[Spatial question entries]
------------------------------------------------------------------------
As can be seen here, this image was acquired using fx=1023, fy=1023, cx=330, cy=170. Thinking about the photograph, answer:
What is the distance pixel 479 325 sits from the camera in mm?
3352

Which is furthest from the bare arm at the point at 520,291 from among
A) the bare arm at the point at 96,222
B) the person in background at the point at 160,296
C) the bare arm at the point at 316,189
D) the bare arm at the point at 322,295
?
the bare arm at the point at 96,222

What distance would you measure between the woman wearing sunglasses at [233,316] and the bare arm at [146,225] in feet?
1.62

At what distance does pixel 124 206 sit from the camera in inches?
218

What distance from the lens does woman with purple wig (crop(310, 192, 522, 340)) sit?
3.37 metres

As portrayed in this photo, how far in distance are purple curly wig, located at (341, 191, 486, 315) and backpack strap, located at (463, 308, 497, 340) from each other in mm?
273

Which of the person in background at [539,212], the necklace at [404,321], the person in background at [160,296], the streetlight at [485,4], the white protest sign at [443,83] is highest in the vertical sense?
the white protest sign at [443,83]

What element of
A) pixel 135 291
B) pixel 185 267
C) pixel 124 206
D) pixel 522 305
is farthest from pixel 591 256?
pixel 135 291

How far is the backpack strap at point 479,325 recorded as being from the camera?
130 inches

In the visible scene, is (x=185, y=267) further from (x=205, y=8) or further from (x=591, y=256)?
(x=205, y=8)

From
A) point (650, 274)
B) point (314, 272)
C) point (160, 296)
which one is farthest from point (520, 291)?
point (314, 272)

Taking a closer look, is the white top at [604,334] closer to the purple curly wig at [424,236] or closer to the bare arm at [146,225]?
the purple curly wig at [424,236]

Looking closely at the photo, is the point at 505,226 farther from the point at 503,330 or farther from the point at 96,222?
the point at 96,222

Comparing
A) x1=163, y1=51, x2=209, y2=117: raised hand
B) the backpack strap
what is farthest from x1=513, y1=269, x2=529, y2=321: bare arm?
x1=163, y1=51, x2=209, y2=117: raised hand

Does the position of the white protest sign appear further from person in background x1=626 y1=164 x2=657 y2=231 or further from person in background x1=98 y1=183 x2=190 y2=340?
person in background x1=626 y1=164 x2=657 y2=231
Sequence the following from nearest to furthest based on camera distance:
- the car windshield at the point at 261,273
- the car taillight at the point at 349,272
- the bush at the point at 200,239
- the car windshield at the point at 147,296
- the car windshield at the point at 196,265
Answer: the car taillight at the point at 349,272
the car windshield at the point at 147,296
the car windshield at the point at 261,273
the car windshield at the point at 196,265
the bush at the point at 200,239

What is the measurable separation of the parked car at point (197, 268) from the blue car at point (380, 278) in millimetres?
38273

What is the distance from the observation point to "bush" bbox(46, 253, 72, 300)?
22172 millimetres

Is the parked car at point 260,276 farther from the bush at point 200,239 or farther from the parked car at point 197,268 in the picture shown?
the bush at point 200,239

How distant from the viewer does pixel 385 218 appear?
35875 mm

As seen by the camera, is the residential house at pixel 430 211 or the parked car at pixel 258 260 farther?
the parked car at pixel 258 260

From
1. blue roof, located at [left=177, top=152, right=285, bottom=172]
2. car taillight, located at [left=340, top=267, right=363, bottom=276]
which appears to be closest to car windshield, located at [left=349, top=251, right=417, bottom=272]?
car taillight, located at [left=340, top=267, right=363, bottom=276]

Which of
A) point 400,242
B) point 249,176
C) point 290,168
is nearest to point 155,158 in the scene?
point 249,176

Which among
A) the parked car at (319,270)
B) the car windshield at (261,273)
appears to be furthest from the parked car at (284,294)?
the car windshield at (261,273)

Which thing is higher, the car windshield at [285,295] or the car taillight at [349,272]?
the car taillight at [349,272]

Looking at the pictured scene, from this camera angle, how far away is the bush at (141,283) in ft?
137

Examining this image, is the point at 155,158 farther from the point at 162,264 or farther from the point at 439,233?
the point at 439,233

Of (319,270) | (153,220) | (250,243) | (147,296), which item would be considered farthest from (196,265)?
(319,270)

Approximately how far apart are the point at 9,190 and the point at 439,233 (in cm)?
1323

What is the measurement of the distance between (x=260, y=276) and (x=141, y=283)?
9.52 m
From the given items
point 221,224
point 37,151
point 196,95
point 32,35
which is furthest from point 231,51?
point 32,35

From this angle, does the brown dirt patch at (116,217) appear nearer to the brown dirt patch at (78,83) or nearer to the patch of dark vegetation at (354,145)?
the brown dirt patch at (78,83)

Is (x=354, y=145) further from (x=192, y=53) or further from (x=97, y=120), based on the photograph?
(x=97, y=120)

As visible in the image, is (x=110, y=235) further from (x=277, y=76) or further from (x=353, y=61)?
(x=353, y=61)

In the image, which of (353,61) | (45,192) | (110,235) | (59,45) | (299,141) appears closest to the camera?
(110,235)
------------------------------------------------------------------------
▶ [WHAT IS REQUIRED]
Swap "patch of dark vegetation" for "dark shrubbery" in the stretch from the line containing "Approximately how far" through the end of the listing, and give back only those lines with everything else unchanged.

▶ [REPLY]
Approximately how far apart are the point at 9,190 and the point at 439,233 (in cm)?
1323

What is the measurement of the distance between (x=260, y=276) and (x=141, y=283)?
9.52 m
From the given items
point 221,224
point 37,151
point 196,95
point 32,35
which is furthest from point 231,51?
point 32,35

From this angle, does the brown dirt patch at (116,217) appear nearer to the brown dirt patch at (78,83) or nearer to the dark shrubbery at (354,145)?
the brown dirt patch at (78,83)

Is (x=354, y=145) further from (x=192, y=53) or further from (x=97, y=120), based on the photograph?
(x=97, y=120)

As visible in the image, is (x=110, y=235) further from (x=277, y=76) or further from (x=353, y=61)?
(x=353, y=61)

In the image, which of (353,61) | (45,192) | (110,235) | (59,45) | (299,141) appears closest to the camera?
(110,235)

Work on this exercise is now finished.